Posted at 10:20 am on October 21, 2008 by David Recordon

As OpenID continues to gain momentum, over the past few weeks both Google and Yahoo! have released the results of usability studies they’ve done around OpenID and digital identity systems in general. Google released their Usability Research on Federated Login looking at how to create user experiences that mainstream users can understand when using one account to login to other websites while Yahoo!’s OpenID Reasearch focused much more on how their own users are able (or not yet able) to understand what OpenID is and how they can use it. While at first glance this might seem troubling, instead it is actually one of the steps in the natural evolution of seeing a technology start to go from intriguing the early adopters to working on crossing the chasm to mainstream usage.

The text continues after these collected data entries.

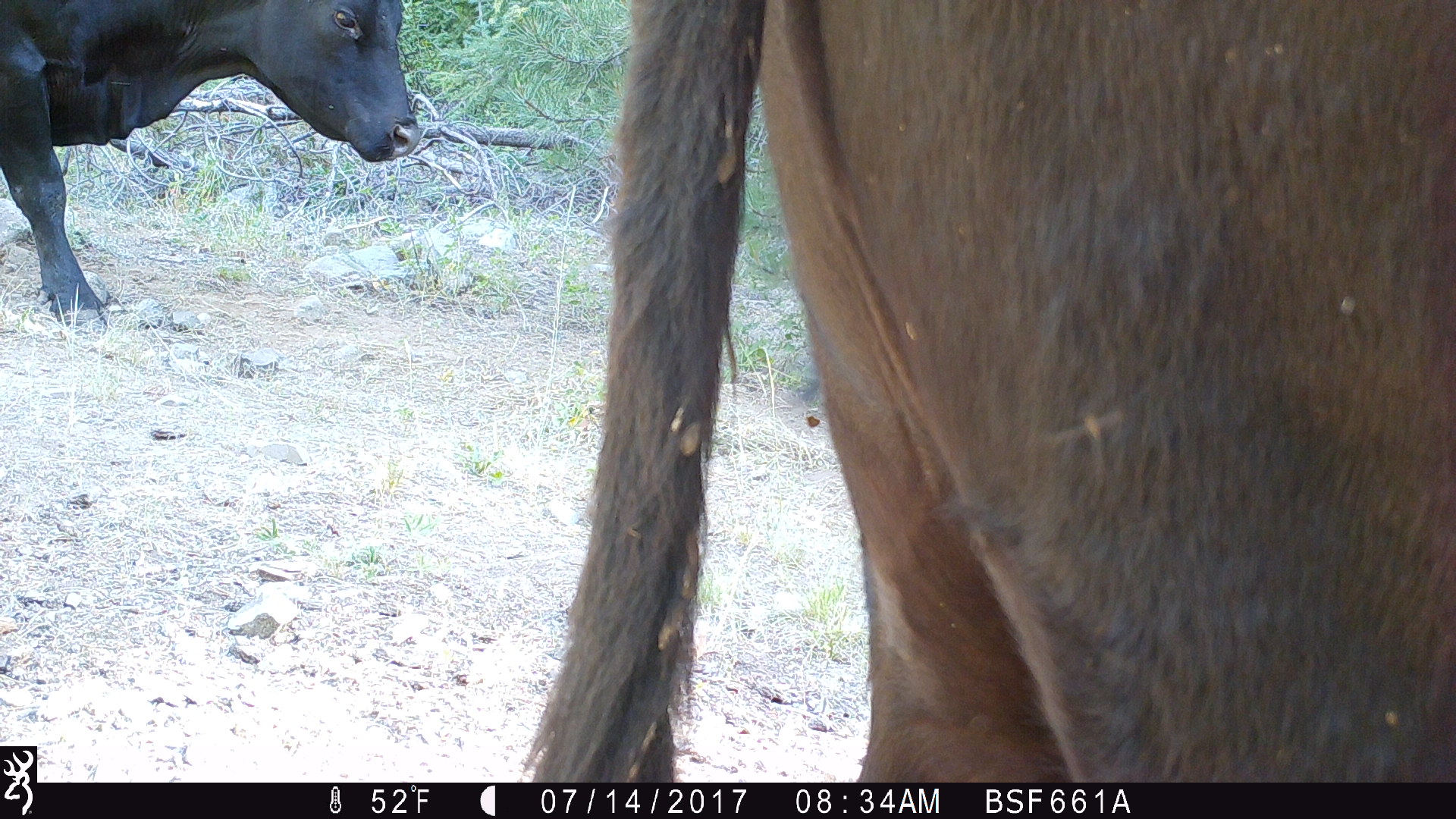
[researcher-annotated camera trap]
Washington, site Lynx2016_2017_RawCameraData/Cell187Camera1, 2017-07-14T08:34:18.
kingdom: Animalia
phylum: Chordata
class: Mammalia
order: Artiodactyla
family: Bovidae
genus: Bos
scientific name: Bos taurus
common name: domestic cattle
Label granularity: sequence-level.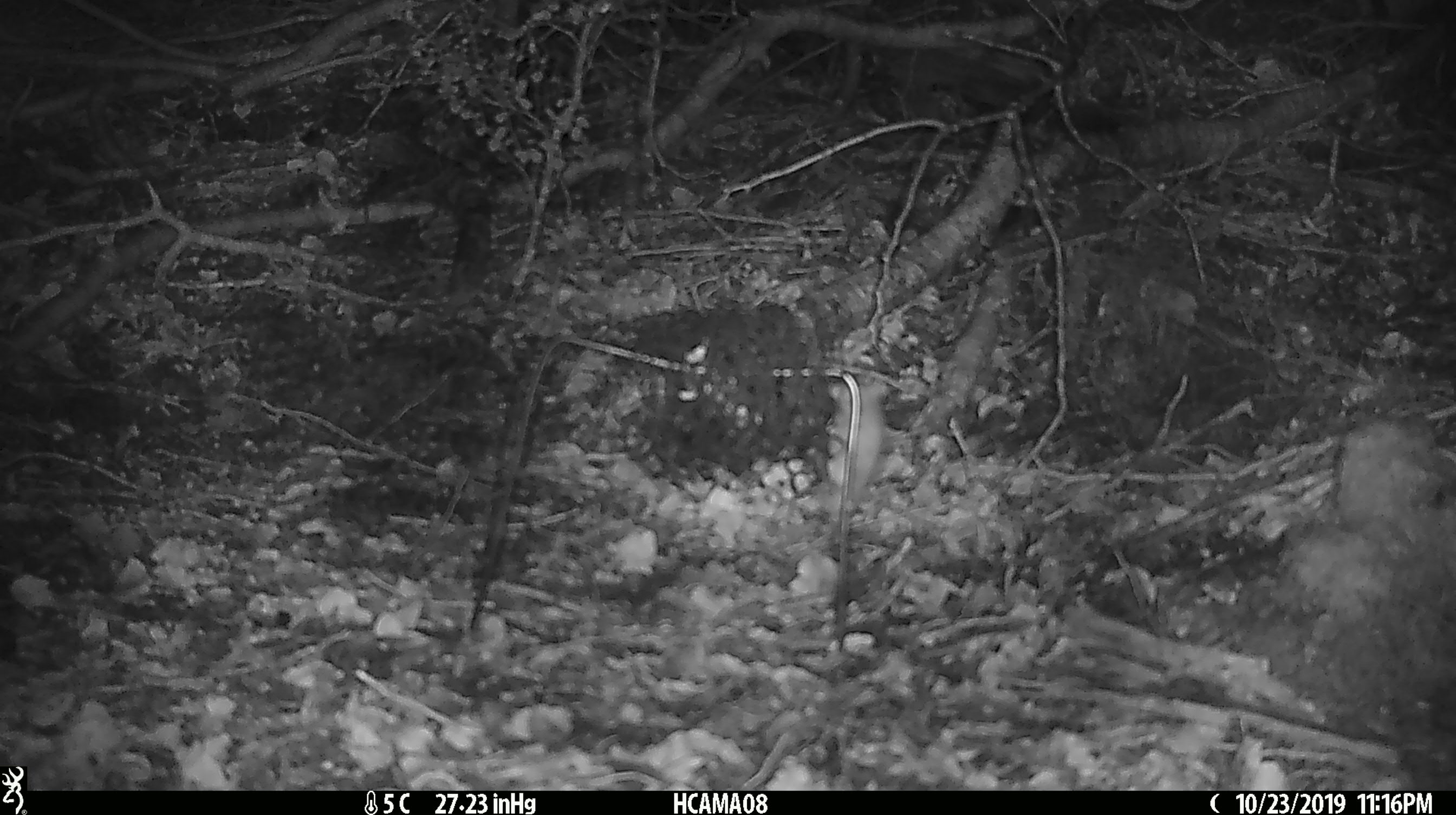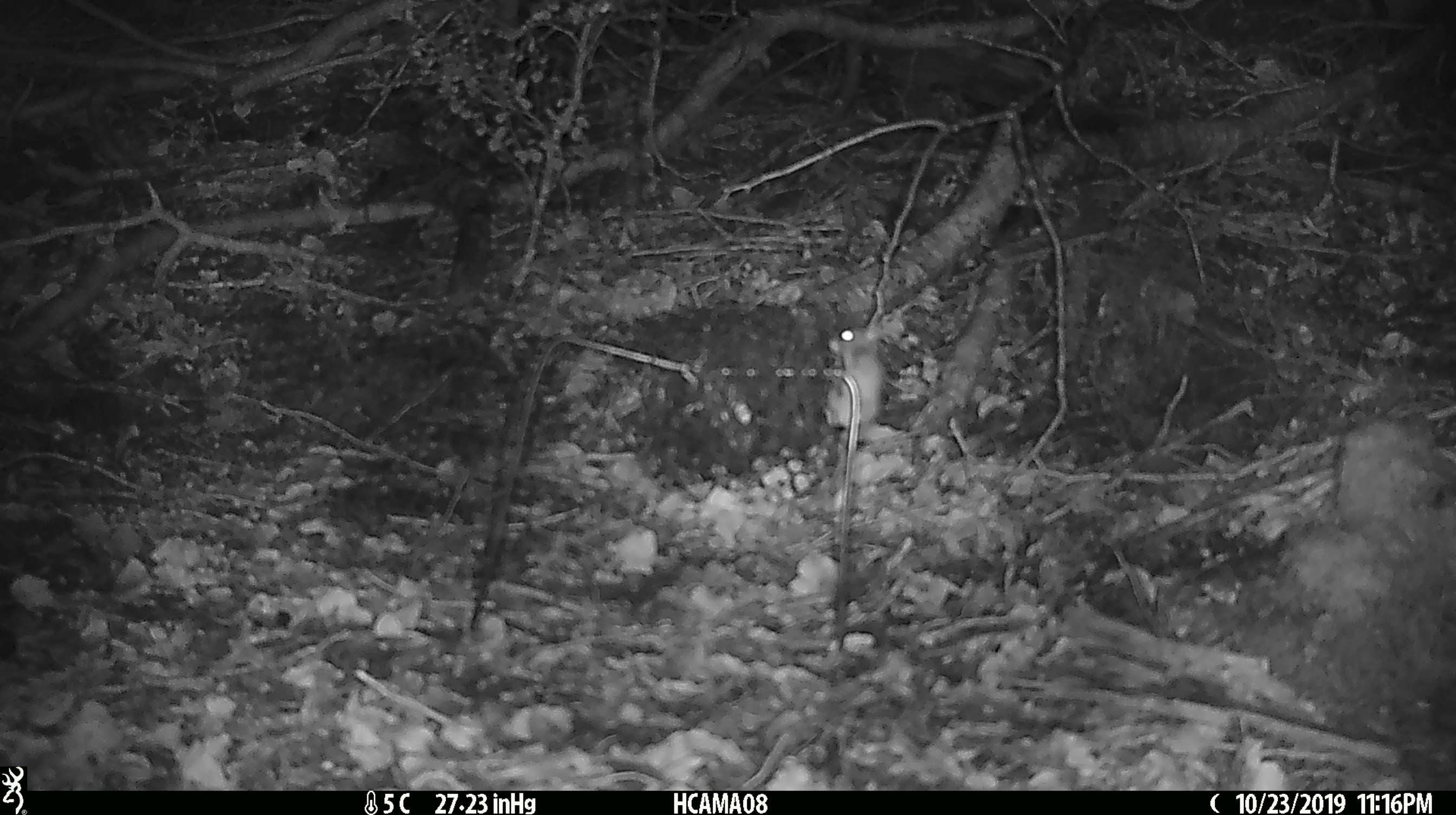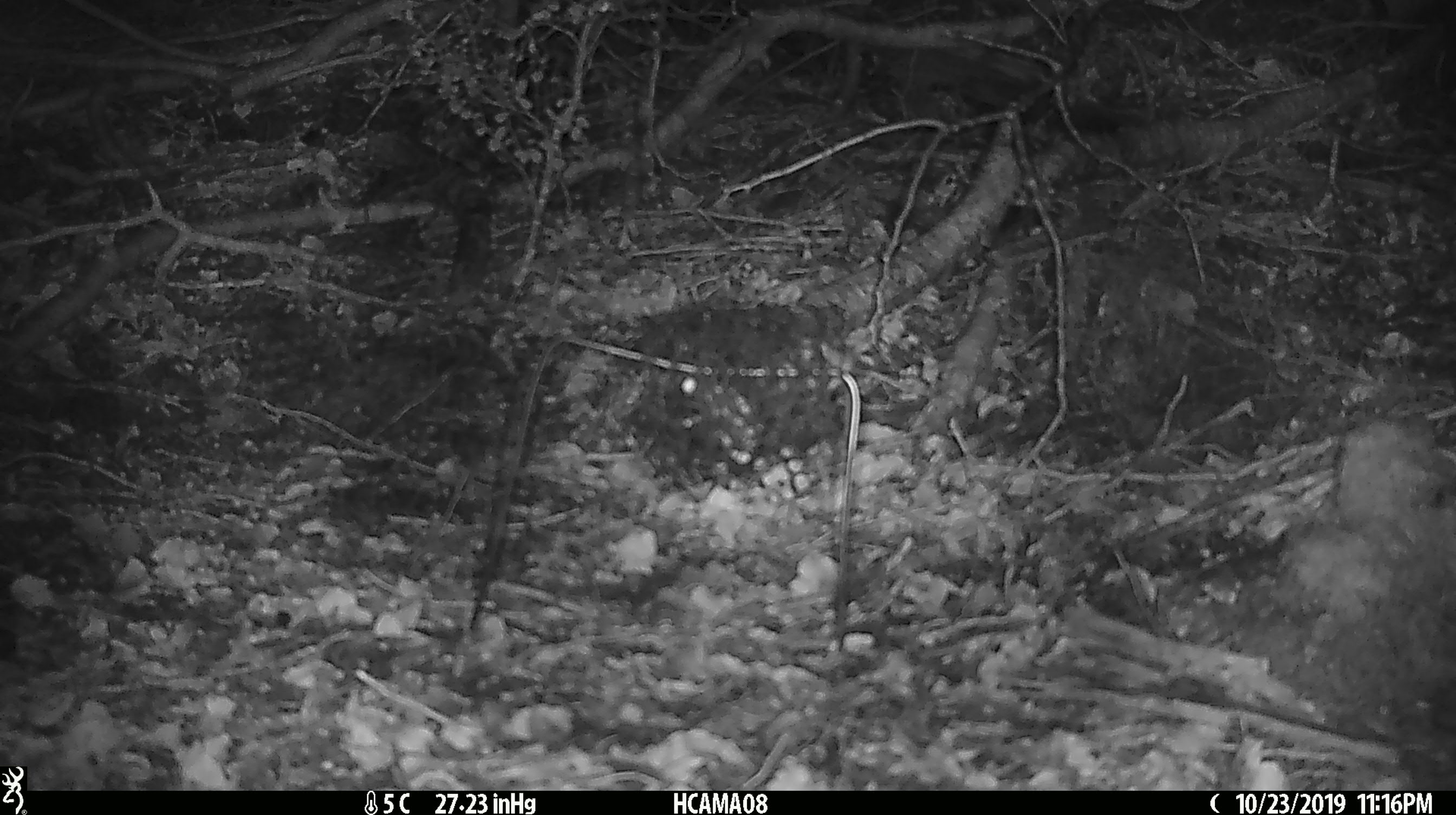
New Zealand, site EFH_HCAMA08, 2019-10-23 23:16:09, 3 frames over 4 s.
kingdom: Animalia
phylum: Chordata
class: Mammalia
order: Rodentia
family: Muridae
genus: Mus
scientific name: Mus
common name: mouse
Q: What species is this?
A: Mouse (Mus).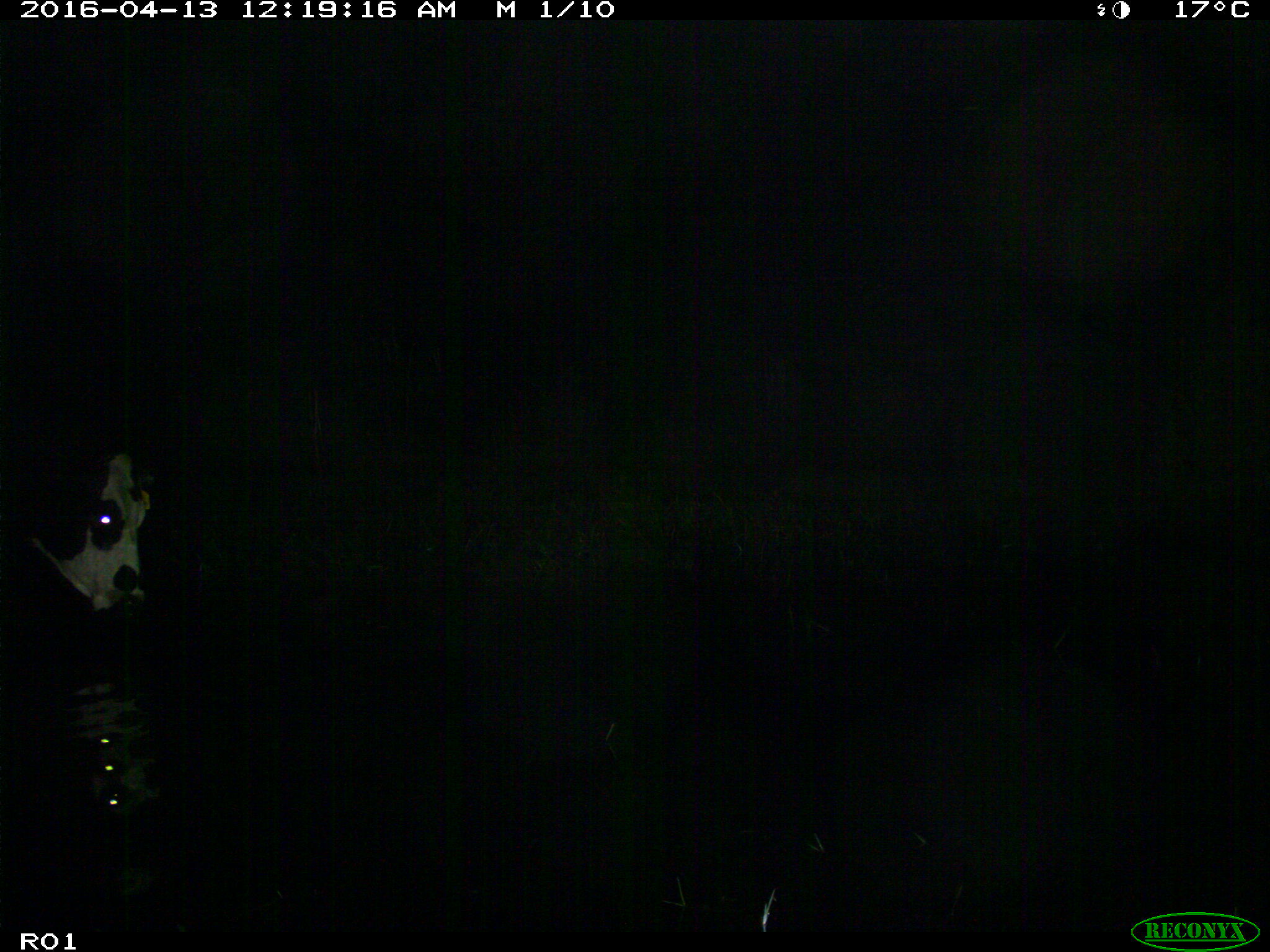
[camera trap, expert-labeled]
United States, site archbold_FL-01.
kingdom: Animalia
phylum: Chordata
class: Mammalia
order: Artiodactyla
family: Bovidae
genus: Bos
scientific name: Bos taurus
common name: domestic cow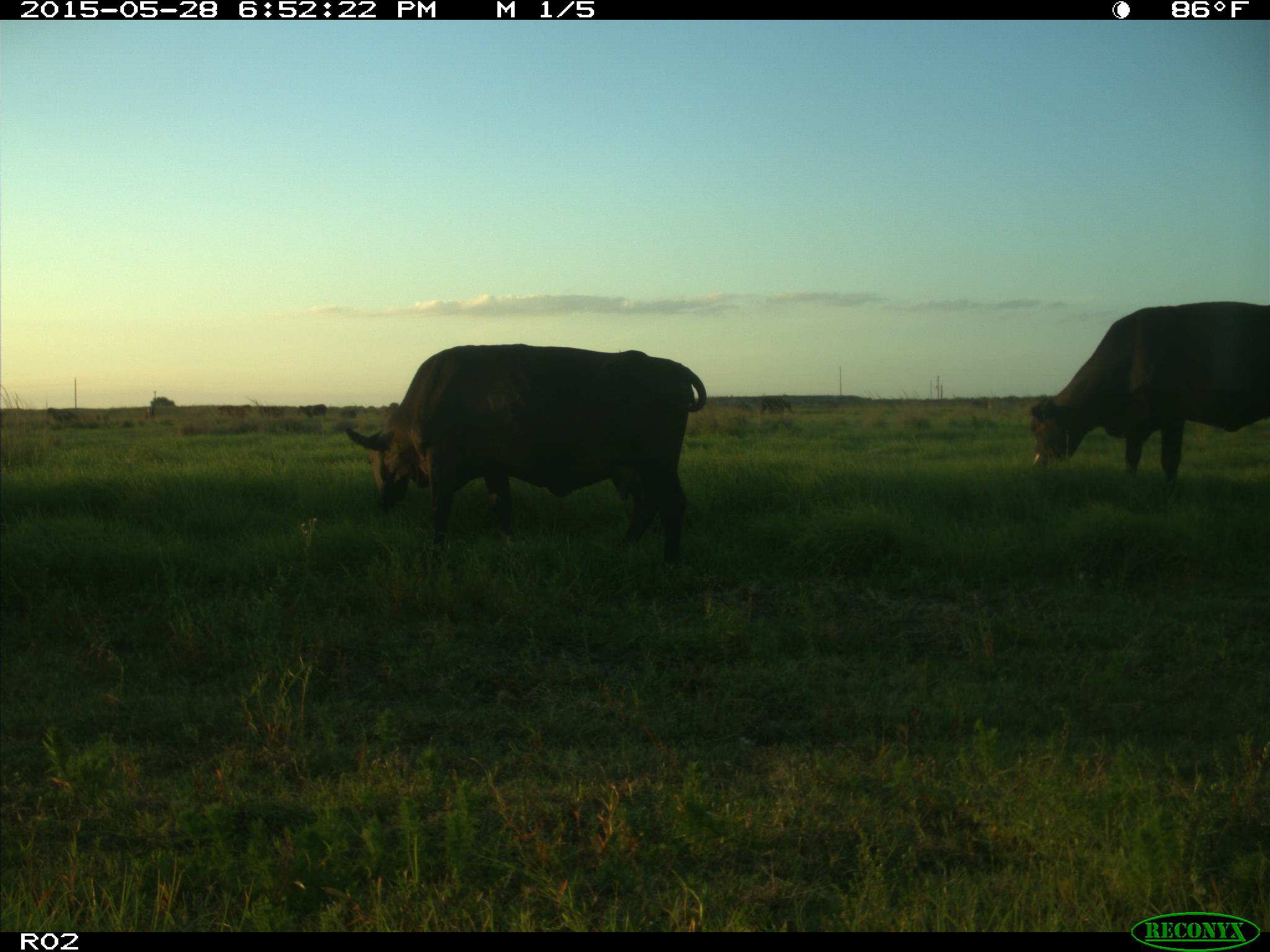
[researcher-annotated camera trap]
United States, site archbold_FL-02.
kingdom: Animalia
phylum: Chordata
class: Mammalia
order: Artiodactyla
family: Bovidae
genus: Bos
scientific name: Bos taurus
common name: domestic cow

Yesterday at Yahoo!’s campus in California, nearly forty people from the OpenID community came together for a day to discuss the usability and user experience of OpenID and OAuth. Presentations were shared by Facebook about their experience developing Connect, MySpace explained how they’re combining OpenID and OAuth, Yahoo! around how they’re evolving their own OpenID Provider in response to their research, Magnolia shared how they’ve been using OpenID to help reduce spam, Google with their study on federated login user interfaces, and Plaxo wrapping up the day with how they’re looking at OpenID as a piece of a larger “open stack” for the Web. Lots of interesting presentations, analysis, and ways to move forward to help improve the usability of OpenID and OAuth came out of the day.

John McCrea has the play by play if you’re wanting to read more about what happened during the day, but I’m excited to see the sheer number of people and companies from various backgrounds (even those who compete with one another) collectively working to help improve OpenID and build a better Web.